This works fine:
data Foo a = Foo a
instance Functor Foo where
fmap f (Foo s) = Foo (f s)
This throws an Error:
data Foo = Foo String
instance Functor Foo where
fmap f (Foo s) = Foo (f s)
Error:
Kind mis-match
The first argument of `Functor' should have kind `* -> *',
but `Foo' has kind `*'
In the instance declaration for `Functor Foo'
What am I missing here? Why can’t I use functors to wrap and unwrap Foo if it holds a specific type?
UPDATE
I guess I can ask this another way:
data Foo = Foo String deriving(Show)
let jack = Foo "Jack"
-- Some functory thingy here
putStrLn $ show $ tail <$> jack
-- Foo "ack"
Why can't I do this? Or is there another construct for this use case?
That's because Foo needs a single type variable to operate on.
The type of fmap is:
fmap :: Functor f => (a -> b) -> f a -> f b
Now try to specialize this for your Foo:
(a -> b) -> Foo -> Foo
Can you see where the problem is ? The types won't just match. So, to make Foo a functor, it has to be something like this:
Foo a
so that when you specialize it for fmap it has the following proper type:
(a -> b) -> Foo a -> Foo b
The type of fmap is generic; you can't constrain it:
fmap :: Functor f => (a -> b) -> f a -> f b
Those as and bs must be completely polymorphic (within the constraints of your Functor instance), or you don't have a Functor. The handwavy way of explaining why this is is because a Functor must obey some theoretical laws to make them play nice with Haskell's other data types:
fmap id = id
fmap (p . q) = (fmap p) . (fmap q)
If you have a data type that is parameterized over multiple types, i.e:
data Bar a b = Bar a b
You can write a Functor instance for Bar a:
instance Functor (Bar a) where
fmap f (Bar a b) = Bar a (f b)
You can also write a Bifunctor instance for Bar:
instance Bifunctor Foo where
first f (Bar a b) = Bar (f a) b
second f (Bar a b) = Bar a (f b)
...which again must follow some laws (listed on the linked page).
Edit:
You could write your own class to handle the type of behavior you're looking for, but it would look like this:
class FooFunctor f where
ffmap :: (String -> String) -> f -> f
But in this case, we'd have to make new entire classes for every single permutation of "inner types" we might have (like String), in order to cover all bases.
You can also write a class (call it Endo) that only permits endomorphisms (functions of type a -> a) on the "inner type" of a data type, like this:
class Endo f where
emap :: (a -> a) -> f a -> f a
Then, if you changed your data type a bit, and instantiated an appropriate instance of Endo, e.g.
data Foo' a = Foo' a
type Foo = Foo' String
instance Endo Foo' where
emap f (Foo a) = Foo (f a)
...if you write functions of type Foo -> Foo, you're guaranteed to preserve the "Stringiness" of the inner type you're mapping if you use emap. A quick search on hayoo reveals that this type of thing is relatively common practice, but doesn't really exist as a standard type class.
Coming from a dynamic language you probably see a Functor as a container of stuff and fmap as a way to transform things inside the container. However in Category theory a Functor can be seen as a way to transform a type into another type, and a way to transform a function on those type to function on the other type.

*Set task 1*
List every line in the listing below that contains the word "furthest", treating uppercase and lowercase as different.

*Data supplied*
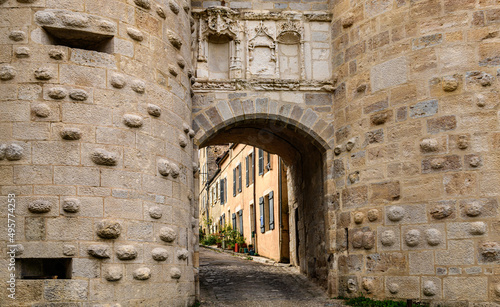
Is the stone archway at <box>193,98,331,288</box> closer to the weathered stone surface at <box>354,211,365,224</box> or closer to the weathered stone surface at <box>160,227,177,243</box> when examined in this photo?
the weathered stone surface at <box>354,211,365,224</box>

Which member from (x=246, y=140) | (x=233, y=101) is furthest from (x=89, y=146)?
(x=246, y=140)


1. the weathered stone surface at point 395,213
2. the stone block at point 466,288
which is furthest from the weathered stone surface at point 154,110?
the stone block at point 466,288

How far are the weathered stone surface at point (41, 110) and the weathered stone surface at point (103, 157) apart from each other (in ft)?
2.04

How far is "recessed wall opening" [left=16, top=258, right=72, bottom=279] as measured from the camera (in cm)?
633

*Set task 2*
Return the passage of the Haskell functor thread above starting with "You can also write a class" and going on through "standard type class.", copied word for word.

*Full answer 1*
Which member from (x=246, y=140) | (x=233, y=101) is furthest from (x=89, y=146)?
which is furthest from the weathered stone surface at point 154,110?

*Full answer 2*
You can also write a class (call it Endo) that only permits endomorphisms (functions of type a -> a) on the "inner type" of a data type, like this:
class Endo f where
emap :: (a -> a) -> f a -> f a
Then, if you changed your data type a bit, and instantiated an appropriate instance of Endo, e.g.
data Foo' a = Foo' a
type Foo = Foo' String
instance Endo Foo' where
emap f (Foo a) = Foo (f a)
...if you write functions of type Foo -> Foo, you're guaranteed to preserve the "Stringiness" of the inner type you're mapping if you use emap. A quick search on hayoo reveals that this type of thing is relatively common practice, but doesn't really exist as a standard type class.